— What is required —
Pull out every line of the material below that contains the word "trunk". Copy each of those lines without any changes.

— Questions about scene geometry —
-- BEGIN --
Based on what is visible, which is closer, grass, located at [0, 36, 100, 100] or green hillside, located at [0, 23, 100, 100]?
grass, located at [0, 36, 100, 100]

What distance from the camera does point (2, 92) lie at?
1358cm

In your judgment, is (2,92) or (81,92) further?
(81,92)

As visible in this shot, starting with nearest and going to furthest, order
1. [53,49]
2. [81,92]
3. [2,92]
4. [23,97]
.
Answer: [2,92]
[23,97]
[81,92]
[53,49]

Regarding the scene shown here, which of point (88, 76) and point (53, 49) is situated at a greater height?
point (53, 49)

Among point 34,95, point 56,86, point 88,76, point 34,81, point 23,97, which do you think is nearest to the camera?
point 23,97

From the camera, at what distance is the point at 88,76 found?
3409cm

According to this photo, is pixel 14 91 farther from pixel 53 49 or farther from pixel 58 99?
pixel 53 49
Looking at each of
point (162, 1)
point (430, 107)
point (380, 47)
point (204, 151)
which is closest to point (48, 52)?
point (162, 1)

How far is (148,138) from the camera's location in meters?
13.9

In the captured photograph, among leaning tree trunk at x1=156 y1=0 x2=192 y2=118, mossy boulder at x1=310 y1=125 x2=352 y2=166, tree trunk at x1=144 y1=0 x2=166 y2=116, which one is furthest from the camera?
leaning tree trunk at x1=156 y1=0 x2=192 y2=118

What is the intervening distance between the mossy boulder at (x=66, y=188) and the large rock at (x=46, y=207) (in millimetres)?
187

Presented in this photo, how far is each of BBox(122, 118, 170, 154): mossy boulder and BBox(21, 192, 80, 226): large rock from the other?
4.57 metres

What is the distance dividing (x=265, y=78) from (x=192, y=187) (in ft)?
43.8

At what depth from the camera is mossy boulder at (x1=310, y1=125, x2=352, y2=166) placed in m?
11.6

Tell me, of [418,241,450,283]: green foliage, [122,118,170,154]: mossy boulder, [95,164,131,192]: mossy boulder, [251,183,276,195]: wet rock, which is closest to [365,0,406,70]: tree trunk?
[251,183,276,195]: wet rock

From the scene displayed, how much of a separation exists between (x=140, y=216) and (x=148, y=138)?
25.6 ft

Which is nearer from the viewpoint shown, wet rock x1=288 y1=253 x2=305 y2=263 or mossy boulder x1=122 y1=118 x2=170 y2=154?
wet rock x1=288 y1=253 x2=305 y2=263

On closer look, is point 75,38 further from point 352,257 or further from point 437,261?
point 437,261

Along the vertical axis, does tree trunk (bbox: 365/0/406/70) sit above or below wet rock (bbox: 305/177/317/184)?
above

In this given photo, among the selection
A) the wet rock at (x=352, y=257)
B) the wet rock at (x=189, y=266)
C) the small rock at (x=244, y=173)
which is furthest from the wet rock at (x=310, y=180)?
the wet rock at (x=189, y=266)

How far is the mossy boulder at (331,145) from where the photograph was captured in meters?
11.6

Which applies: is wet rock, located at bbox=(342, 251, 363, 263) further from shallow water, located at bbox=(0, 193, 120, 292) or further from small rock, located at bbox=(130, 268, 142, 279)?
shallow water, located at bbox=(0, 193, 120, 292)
-- END --
-- BEGIN --
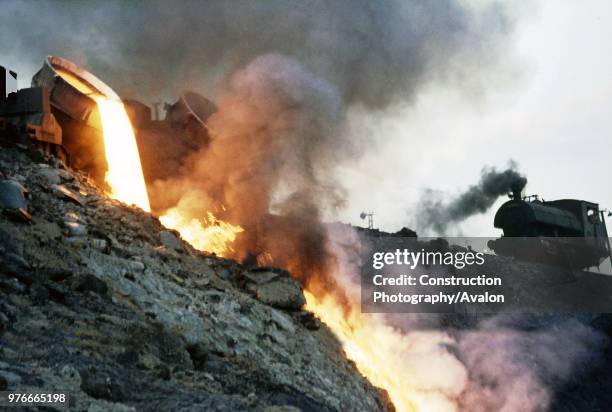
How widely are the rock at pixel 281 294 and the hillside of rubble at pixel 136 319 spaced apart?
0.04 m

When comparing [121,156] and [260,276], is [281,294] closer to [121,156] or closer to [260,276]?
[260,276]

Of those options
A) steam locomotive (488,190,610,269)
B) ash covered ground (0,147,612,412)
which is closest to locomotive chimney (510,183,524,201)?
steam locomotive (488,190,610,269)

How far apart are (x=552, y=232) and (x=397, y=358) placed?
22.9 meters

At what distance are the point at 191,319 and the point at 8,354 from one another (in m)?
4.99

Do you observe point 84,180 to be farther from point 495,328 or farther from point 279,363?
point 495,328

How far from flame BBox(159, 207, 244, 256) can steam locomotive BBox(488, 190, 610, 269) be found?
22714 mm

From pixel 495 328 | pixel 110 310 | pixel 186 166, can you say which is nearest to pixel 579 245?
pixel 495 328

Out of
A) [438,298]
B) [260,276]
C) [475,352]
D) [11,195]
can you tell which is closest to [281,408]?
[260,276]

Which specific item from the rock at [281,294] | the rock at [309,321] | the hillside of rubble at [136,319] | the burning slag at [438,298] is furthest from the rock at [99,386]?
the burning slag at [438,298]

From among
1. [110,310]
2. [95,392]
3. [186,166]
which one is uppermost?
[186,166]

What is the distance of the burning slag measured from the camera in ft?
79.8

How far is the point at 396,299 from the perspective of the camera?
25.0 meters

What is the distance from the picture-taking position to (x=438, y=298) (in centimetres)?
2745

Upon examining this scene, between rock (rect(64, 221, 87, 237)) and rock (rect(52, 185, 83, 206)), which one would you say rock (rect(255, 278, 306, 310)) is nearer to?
-- END --
— Result —
In the captured photograph, among leaning tree trunk at x1=156 y1=0 x2=192 y2=118, mossy boulder at x1=310 y1=125 x2=352 y2=166, tree trunk at x1=144 y1=0 x2=166 y2=116, which one is furthest from the camera?
leaning tree trunk at x1=156 y1=0 x2=192 y2=118
Tell me, of [418,241,450,283]: green foliage, [122,118,170,154]: mossy boulder, [95,164,131,192]: mossy boulder, [251,183,276,195]: wet rock, which is closest to [365,0,406,70]: tree trunk?
Along the vertical axis, does tree trunk (bbox: 365/0/406/70) sit above or below wet rock (bbox: 305/177/317/184)?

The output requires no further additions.